Hawkins told students that an entry-level driver can make $30,000 a year, traveling some 2,000 miles a week and only working four days.

“You can make that kind of money with very little effort,” he said.

Truck drivers who drive 3,000 miles a week make nearly $50,000 a year, he said.

“But you’re on the road a lot,” he said. “It takes you away from your family. So truck driving is not for everyone.”

Students learned they were eligible to take the test for Class B CDLs at age 19 and can only drive in-state and operate vehicles such as straight trucks, dump trucks and buses if they have a passenger endorsement.

Class A CDLs are available for those 21 and older, which allows them to drive tractor trailers state-to-state.

Hawkins told students there is current legislation that would cut the number of hours a driver is allowed to drive from 11 to 10, but could also allow drivers to receive a CDL at 18 that would make them eligible to drive in neighboring states only.

Hawkins said the MacArthur Campus program accepts about five students every six weeks for the 24-day program in which students drive 10 hours per day.

Hawkins said more and more women are joining the trucking industry.

“We even get a few women,” he said. “And honestly, the women are better drivers. Women take less chances than guys.”

“Companies are looking for husband and wife teams,” he said.

“It cures a lot of problems, and the company can keep the truck rolling.”

In fact, JAG student Jessica Armendariz said she plans to earn her CDL, saying several of her family members have CDLs and driver tractor trailers.

Additionally, drivers are required to have a state department of transportation physical every two years and be able to speak and read the English language, he said.

Hawkins suggested that anyone interested in joining the transportation business take a few business courses.

“The base of the business is going to operators,” he said. “They contract with a company to carry loads from say, Opp to Montgomery for ‘x’ amount of money. We are seeing more independent owner-operators because you can make more money that way.”

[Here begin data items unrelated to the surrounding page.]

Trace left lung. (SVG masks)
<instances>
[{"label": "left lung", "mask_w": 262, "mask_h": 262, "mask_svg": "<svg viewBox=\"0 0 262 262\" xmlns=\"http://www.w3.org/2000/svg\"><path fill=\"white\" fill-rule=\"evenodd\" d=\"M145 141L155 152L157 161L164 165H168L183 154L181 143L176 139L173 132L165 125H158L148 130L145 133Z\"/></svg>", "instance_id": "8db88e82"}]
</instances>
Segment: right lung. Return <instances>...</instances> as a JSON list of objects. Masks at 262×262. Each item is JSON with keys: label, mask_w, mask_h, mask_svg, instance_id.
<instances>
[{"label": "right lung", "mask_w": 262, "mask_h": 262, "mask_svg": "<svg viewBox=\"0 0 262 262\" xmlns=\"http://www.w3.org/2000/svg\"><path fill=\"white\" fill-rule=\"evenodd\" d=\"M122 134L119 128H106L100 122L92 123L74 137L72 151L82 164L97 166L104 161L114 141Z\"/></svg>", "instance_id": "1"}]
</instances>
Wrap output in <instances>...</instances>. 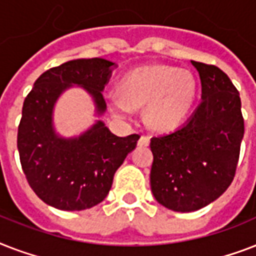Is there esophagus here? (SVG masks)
Returning a JSON list of instances; mask_svg holds the SVG:
<instances>
[{"instance_id":"34e87169","label":"esophagus","mask_w":256,"mask_h":256,"mask_svg":"<svg viewBox=\"0 0 256 256\" xmlns=\"http://www.w3.org/2000/svg\"><path fill=\"white\" fill-rule=\"evenodd\" d=\"M138 144H140V146H144V148H146V146H148V144H150V138L146 136H142L140 138V140H138Z\"/></svg>"}]
</instances>
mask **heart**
<instances>
[{
	"label": "heart",
	"mask_w": 256,
	"mask_h": 256,
	"mask_svg": "<svg viewBox=\"0 0 256 256\" xmlns=\"http://www.w3.org/2000/svg\"><path fill=\"white\" fill-rule=\"evenodd\" d=\"M120 92L104 94L114 116L126 120L134 108L144 104L146 122L156 130L168 132L186 120L196 96V82L188 70L168 65L140 66L122 78Z\"/></svg>",
	"instance_id": "b5f03b06"
}]
</instances>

Hawkins said one must have a good understanding of the business world in order to be successful; however, of the half-million trucking companies in the country, the bulk of them are “ma and pa” companies.

SHS Jobs for Alabama’s Graduates teacher Whitney Geohagan said that she uses sessions like Hawkins’ to teach students about career opportunities.

“JAG stresses the importance of career readiness through guest speakers, resume workshops, job shadowing and mock interviews,” she said. “I have a wonderful group of students that are interested in their futures.”